I asked her to come and have a drink at the apartment next week. I should like to know who is aware and who isn’t, and since when. Do they pity me? Laugh nastily? Maybe I am mean-minded, but I should like them all to drop down dead so that the awful picture they have of me just now might be done away with for ever and ever.

Saturday 6 November
.

This talk with Maurice has left me quite at a loss, for he was calm and friendly and he really seemed to believe what he said. Talking over yesterday’s cocktail party, I told him—and I was speaking in all good faith, too—what I disliked in Noëllie. In the first place I thought the lawyer’s profession odious—for money you defend one fellow against another, even if it is the second who is in the right. This is immoral. Maurice replied that Noëllie ran her practice in a very agreeable way; that she did not accept just any case; that she asked high fees from the rich, certainly, but that there were masses of people she helped for nothing. It is untrue that she is self-seeking. Her husband helped her buy her practice: why not, since they have remained on excellent terms? (But has she not remained on excellent terms just so that he should put up the money for her practice?) She wants to get to the top: there is nothing wrong about that, so long as one selects one’s means. At this I found it hard to remain calm.
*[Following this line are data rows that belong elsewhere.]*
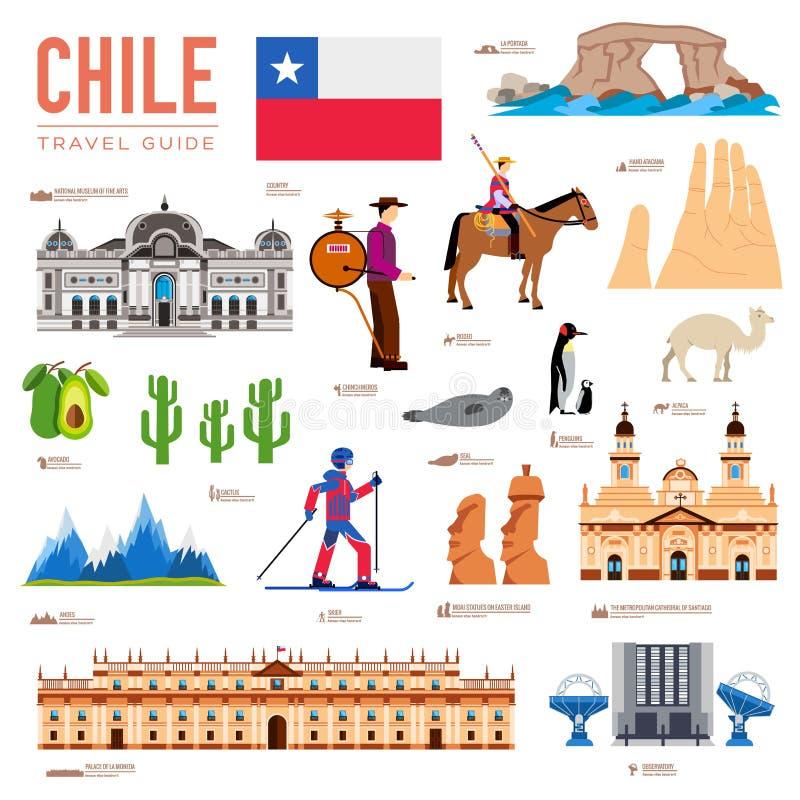 Οδηγός διακοπών ταξιδιού της Χιλής χώρας των αγαθών, των θέσεων και των χαρακτηριστικών γνωρισμάτων Σύνολο αρχιτεκτονικής, μόδα,  ελεύθερη απεικόνιση δικαιώματος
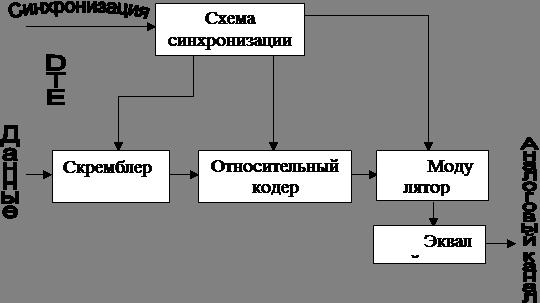 Рис. Блок-схема передатчика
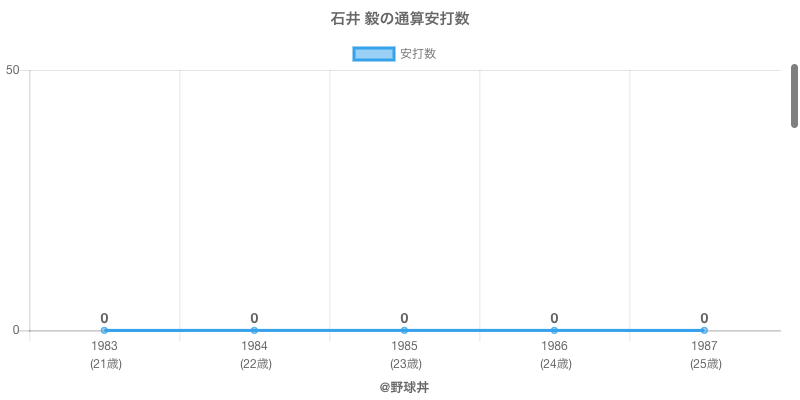 #石井 毅の通算安打数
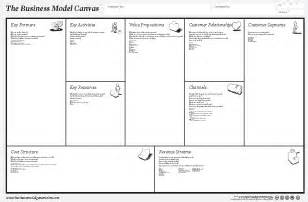 business model canvas printable pictures to pin on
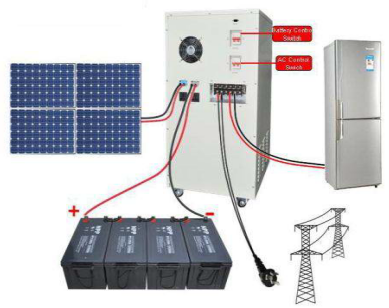 Solar Home System murah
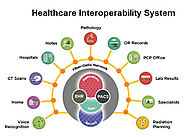 Hospital Management System Using Big Data For Population Health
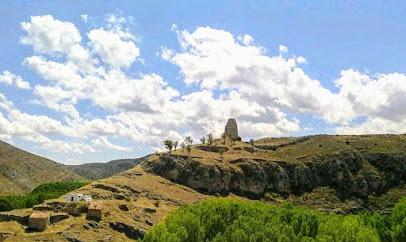 Castle of Cimballa
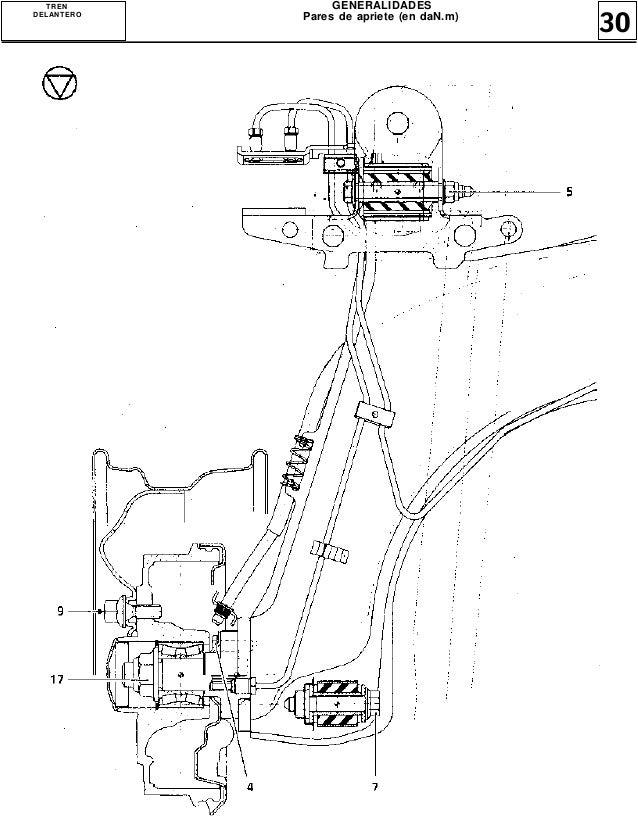 Twingo Manual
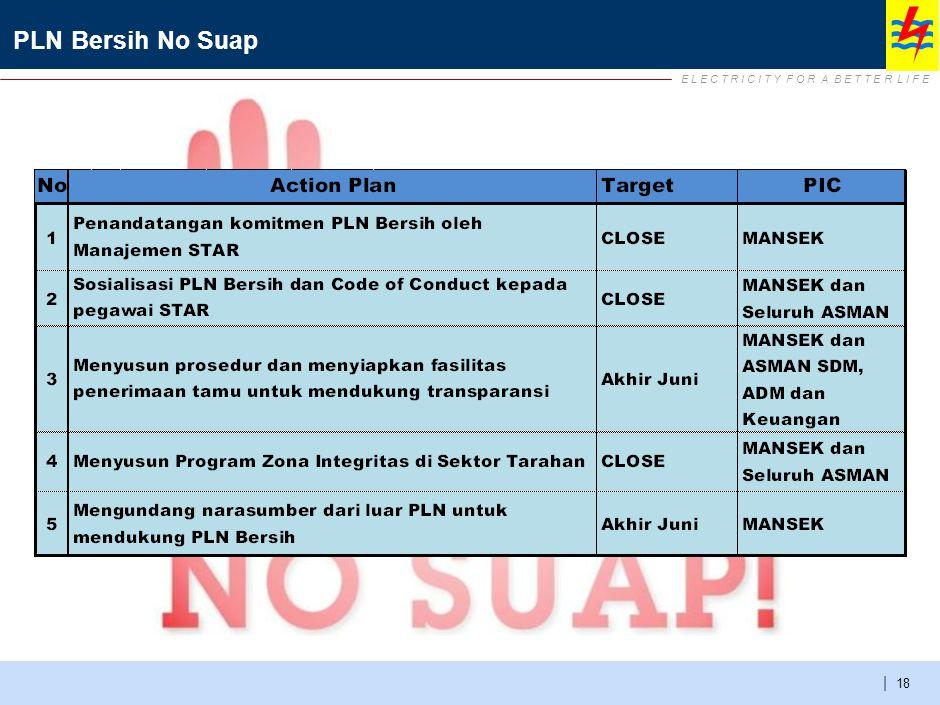 DON'T DO PLN Bersih No Suap Jujur dan menjaga komitmen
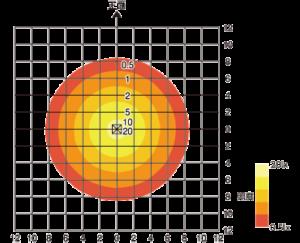 照度分布図eA1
“You say that: but you have never tried to get to the top.”

“When I made up my mind to specialize I did so because I was sick of stagnating.”

“In the first place, you weren’t stagnating at all.”

“Intellectually I was. I was not getting nearly as much out of myself as I was capable of.”

“All right. But at all events you did not specialize out of vulgar ambition: you wanted to make intellectual progress and help toward the solving of certain problems. It was not a matter of money and career.”

“Success for an attorney is also something other than money and reputation: the cases they deal with grow more and more worthwhile.”

I said that in any case the social side counted immensely for Noëllie.

“She works very hard—she needs relaxation,” he replied.

“But why these galas, these first nights, these fashionable nightclubs? I think it ridiculous.”